**Exercise**.
Look through the records below for the line with "The researchers measured" and the line with "Given this setup, evaluate", then return those lines and all lines between, exactly.

***

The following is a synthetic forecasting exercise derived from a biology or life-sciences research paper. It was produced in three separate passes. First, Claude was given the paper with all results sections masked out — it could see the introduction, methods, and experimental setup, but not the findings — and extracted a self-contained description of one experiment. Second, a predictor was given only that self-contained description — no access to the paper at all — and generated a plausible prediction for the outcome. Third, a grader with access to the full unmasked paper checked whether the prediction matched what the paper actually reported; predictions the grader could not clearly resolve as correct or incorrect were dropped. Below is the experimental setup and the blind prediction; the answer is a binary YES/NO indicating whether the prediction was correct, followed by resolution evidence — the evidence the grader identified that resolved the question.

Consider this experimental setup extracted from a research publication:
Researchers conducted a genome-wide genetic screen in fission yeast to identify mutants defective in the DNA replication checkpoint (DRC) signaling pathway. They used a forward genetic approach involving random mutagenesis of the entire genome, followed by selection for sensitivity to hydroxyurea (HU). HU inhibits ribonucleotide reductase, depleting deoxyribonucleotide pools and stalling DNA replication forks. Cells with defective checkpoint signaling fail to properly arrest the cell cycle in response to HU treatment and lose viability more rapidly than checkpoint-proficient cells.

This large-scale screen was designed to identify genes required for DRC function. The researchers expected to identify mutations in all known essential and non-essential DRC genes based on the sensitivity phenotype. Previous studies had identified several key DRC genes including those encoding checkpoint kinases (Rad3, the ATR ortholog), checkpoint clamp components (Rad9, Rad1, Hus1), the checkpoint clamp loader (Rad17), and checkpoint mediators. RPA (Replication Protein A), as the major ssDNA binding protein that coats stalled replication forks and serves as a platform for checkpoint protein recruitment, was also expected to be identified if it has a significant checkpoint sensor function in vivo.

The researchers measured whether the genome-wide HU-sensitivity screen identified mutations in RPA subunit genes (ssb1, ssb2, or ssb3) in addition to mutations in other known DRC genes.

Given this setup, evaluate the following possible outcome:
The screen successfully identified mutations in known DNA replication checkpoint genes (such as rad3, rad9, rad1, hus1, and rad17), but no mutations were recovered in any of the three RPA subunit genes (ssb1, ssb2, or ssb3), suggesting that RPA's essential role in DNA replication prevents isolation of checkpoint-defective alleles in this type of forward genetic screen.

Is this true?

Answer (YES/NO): YES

***

**Written reply**.
The researchers measured whether the genome-wide HU-sensitivity screen identified mutations in RPA subunit genes (ssb1, ssb2, or ssb3) in addition to mutations in other known DRC genes.

Given this setup, evaluate the following possible outcome:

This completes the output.